Set problem> Can you rewrite all of the material below so that every "camera lens" becomes "camera objective", with nothing else changed?

Extracted information>
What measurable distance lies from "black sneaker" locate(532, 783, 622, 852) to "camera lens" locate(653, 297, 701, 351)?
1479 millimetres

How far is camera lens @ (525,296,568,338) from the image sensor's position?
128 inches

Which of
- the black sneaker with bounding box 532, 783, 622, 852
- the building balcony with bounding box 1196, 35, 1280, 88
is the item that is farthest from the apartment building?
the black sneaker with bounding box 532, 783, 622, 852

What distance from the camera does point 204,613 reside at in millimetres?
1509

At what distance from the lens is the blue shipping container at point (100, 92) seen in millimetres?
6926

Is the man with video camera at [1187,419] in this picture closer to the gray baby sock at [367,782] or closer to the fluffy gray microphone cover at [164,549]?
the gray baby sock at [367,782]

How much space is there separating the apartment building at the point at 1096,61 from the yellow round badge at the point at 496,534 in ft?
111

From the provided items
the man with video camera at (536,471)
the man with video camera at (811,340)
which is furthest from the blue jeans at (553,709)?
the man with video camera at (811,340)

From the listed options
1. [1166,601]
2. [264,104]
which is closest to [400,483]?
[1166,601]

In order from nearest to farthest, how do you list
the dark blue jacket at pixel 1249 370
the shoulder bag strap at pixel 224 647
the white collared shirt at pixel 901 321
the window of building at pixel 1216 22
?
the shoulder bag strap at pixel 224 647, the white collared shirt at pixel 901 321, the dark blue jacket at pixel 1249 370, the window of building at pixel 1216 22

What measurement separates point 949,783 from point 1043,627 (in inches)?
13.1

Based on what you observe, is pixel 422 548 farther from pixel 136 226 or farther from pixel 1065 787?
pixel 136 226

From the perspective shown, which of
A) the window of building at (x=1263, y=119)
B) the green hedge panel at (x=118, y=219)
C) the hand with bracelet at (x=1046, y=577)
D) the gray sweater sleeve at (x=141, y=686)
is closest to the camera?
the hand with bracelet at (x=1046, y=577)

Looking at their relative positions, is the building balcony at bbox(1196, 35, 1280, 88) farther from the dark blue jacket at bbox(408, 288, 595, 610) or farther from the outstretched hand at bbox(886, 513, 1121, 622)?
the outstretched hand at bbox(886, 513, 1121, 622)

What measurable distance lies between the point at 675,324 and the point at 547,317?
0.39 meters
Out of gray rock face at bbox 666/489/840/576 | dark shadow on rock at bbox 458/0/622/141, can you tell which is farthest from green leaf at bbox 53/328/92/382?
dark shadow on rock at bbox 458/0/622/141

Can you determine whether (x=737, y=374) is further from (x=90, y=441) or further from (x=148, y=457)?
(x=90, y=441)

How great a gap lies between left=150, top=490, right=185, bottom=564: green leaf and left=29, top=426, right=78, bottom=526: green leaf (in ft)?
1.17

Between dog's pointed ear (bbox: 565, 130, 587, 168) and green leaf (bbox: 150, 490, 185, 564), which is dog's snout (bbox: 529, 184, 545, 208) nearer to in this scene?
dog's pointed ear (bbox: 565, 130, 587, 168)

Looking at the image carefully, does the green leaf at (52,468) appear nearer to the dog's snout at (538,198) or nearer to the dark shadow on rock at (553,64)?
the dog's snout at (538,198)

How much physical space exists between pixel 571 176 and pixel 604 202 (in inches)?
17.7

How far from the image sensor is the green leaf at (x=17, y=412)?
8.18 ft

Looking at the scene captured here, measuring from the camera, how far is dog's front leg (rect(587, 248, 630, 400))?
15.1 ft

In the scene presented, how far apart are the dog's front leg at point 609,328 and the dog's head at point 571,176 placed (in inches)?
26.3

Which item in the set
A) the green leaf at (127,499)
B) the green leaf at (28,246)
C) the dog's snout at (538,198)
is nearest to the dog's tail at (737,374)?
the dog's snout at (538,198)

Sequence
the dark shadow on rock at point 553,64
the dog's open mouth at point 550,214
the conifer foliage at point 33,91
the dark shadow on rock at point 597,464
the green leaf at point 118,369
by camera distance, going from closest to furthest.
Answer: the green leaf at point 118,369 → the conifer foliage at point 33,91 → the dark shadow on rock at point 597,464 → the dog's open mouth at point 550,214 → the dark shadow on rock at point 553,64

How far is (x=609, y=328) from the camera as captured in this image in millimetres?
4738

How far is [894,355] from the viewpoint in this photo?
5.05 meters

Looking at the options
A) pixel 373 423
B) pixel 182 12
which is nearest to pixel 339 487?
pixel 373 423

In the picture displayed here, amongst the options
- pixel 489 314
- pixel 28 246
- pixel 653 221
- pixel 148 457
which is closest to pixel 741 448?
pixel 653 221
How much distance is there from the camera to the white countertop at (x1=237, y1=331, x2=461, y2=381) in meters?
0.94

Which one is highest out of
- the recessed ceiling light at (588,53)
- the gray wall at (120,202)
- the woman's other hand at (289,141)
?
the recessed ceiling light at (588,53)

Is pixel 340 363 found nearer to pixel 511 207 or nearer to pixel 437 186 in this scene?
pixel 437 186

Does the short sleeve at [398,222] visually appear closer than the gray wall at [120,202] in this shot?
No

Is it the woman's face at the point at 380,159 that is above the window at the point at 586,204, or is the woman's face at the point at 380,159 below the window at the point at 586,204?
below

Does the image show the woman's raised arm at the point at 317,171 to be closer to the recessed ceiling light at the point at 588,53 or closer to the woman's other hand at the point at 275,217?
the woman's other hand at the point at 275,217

Response for this exercise>
What measurable distance lies from "black sneaker" locate(532, 783, 622, 852) to "camera objective" locate(653, 297, 701, 351)?
1479 millimetres

How far is camera objective @ (525,296,568,338) from the image sensor's position?
128 inches

Which of
- the black sneaker with bounding box 532, 783, 622, 852
- the building balcony with bounding box 1196, 35, 1280, 88
is the item that is farthest from the apartment building?
the black sneaker with bounding box 532, 783, 622, 852

What distance from the camera does point 204,613 reside at in millimetres?
1509

At what distance from the lens is the blue shipping container at point (100, 92) seen in millimetres?
6926

Is the man with video camera at [1187,419] in this picture closer to the gray baby sock at [367,782] or closer to the fluffy gray microphone cover at [164,549]?
the gray baby sock at [367,782]

How much space is there separating the apartment building at the point at 1096,61 from the yellow round badge at the point at 496,534 in ft?
111

From the provided items
the man with video camera at (536,471)
the man with video camera at (811,340)
which is furthest from the blue jeans at (553,709)?
the man with video camera at (811,340)

From the listed options
1. [1166,601]
2. [264,104]
which is closest to [400,483]?
[1166,601]

In order from nearest to farthest, how do you list
the dark blue jacket at pixel 1249 370
the shoulder bag strap at pixel 224 647
the white collared shirt at pixel 901 321
the window of building at pixel 1216 22
?
the shoulder bag strap at pixel 224 647, the white collared shirt at pixel 901 321, the dark blue jacket at pixel 1249 370, the window of building at pixel 1216 22

What measurement separates point 949,783 from point 1043,627 (in inches)?
13.1

Based on what you observe, is pixel 422 548 farther from pixel 136 226 or farther from pixel 1065 787?
pixel 136 226

From the perspective shown, which of
A) the window of building at (x=1263, y=119)
B) the green hedge panel at (x=118, y=219)
C) the hand with bracelet at (x=1046, y=577)
D) the gray sweater sleeve at (x=141, y=686)
is closest to the camera?
the hand with bracelet at (x=1046, y=577)

Looking at their relative positions, is the building balcony at bbox(1196, 35, 1280, 88) farther from the dark blue jacket at bbox(408, 288, 595, 610) or farther from the outstretched hand at bbox(886, 513, 1121, 622)?
the outstretched hand at bbox(886, 513, 1121, 622)

What measurable distance lies between the point at 675,324 and the point at 547,317?
0.39 meters
Out of gray rock face at bbox 666/489/840/576 | dark shadow on rock at bbox 458/0/622/141, can you tell which is farthest from green leaf at bbox 53/328/92/382?
dark shadow on rock at bbox 458/0/622/141

Can you determine whether (x=737, y=374) is further from (x=90, y=441) or further from (x=148, y=457)?
(x=90, y=441)

How great a gap lies between left=150, top=490, right=185, bottom=564: green leaf and left=29, top=426, right=78, bottom=526: green leaf (in ft)?
1.17

Between dog's pointed ear (bbox: 565, 130, 587, 168) and green leaf (bbox: 150, 490, 185, 564), which is dog's snout (bbox: 529, 184, 545, 208) nearer to in this scene?
dog's pointed ear (bbox: 565, 130, 587, 168)

Looking at the image carefully, does the green leaf at (52,468) appear nearer to the dog's snout at (538,198) or nearer to the dark shadow on rock at (553,64)?
the dog's snout at (538,198)

How much physical space exists between pixel 571 176 and pixel 604 202 (in inches)?
17.7

How far from the image sensor is the green leaf at (x=17, y=412)?
8.18 ft

Looking at the scene captured here, measuring from the camera, how far is dog's front leg (rect(587, 248, 630, 400))?
15.1 ft

In the scene presented, how far apart are the dog's front leg at point 609,328 and the dog's head at point 571,176 placed (in inches)?
26.3

Which item in the set
A) the green leaf at (127,499)
B) the green leaf at (28,246)
C) the dog's snout at (538,198)
is nearest to the dog's tail at (737,374)?
the dog's snout at (538,198)

Sequence
the dark shadow on rock at point 553,64
the dog's open mouth at point 550,214
the conifer foliage at point 33,91
the dark shadow on rock at point 597,464
the green leaf at point 118,369
by camera distance, going from closest to furthest.
Answer: the green leaf at point 118,369 → the conifer foliage at point 33,91 → the dark shadow on rock at point 597,464 → the dog's open mouth at point 550,214 → the dark shadow on rock at point 553,64

How far is (x=609, y=328) from the camera as captured in this image in millimetres?
4738

How far is [894,355] from the viewpoint in this photo?
5.05 meters

Looking at the options
A) pixel 373 423
B) pixel 182 12
which is nearest to pixel 339 487?
pixel 373 423

In the picture displayed here, amongst the options
- pixel 489 314
- pixel 28 246
- pixel 653 221
- pixel 148 457
which is closest to pixel 741 448?
pixel 653 221
How much distance is there from the camera to the white countertop at (x1=237, y1=331, x2=461, y2=381) in meters?
0.94

Which one is highest out of
- the recessed ceiling light at (588,53)
- the gray wall at (120,202)
- the woman's other hand at (289,141)
?
the recessed ceiling light at (588,53)

Is pixel 340 363 found nearer to pixel 511 207 or nearer to pixel 437 186 in this scene?
pixel 437 186

Does the short sleeve at [398,222] visually appear closer than the gray wall at [120,202] in this shot?
No

Is it the woman's face at the point at 380,159 that is above the window at the point at 586,204, or is the woman's face at the point at 380,159 below the window at the point at 586,204?
below

Does the image show the woman's raised arm at the point at 317,171 to be closer to the recessed ceiling light at the point at 588,53 or closer to the woman's other hand at the point at 275,217?
the woman's other hand at the point at 275,217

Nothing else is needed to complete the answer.